Although Amos does not call Israel to repent in chapter 2, we can see the opportunity for repentance in Amos 2:13. Anyone who listens to the lion’s roar could change course and be spared the lion’s crushing paws. But would anyone listen?
Amos 2 ends on a warning of God’s impending judgment. Ignoring God and His truth put Israel in a dangerous place. It puts all of us in a dangerous place.
Remember this warning from Amos was not just to the unbelieving nations. The warning from Amos to Israel and Judah was this – you have the truth because God has provided the truth. Wrath and judgement will come to those who corrupt that truth. The temptation to corrupt truth is rampant in our society, but it creeps into our church, too. We must remember that God created man and woman. We must remember God’s love for the sanctity of life. We must remember there is no free or slave, black or white in God’s eyes. God’s judgement has already come to the world.

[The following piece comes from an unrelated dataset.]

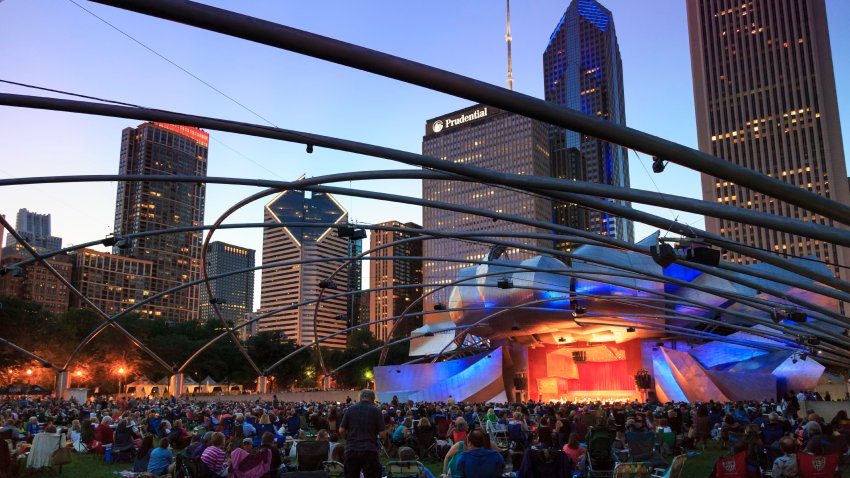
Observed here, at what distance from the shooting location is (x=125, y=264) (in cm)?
19288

Jesus Christ endured God’s judgment sin, taking the place that each one of us deserve. He went to the cross for justice for our iniquities and we could flee to God and find mercy. God’s justice and mercy meet perfectly at the cross of Jesus Christ. We find grace. Grace we do not deserve, and freedom from the wrath we do deserve.
God roars His judgement. God roars His perfect mercy. Amos 5:4 ends in this glorious roar from God –
“Seek me and live!”
The roar of God demands our attention.
All glory to God through Christ alone. Amen.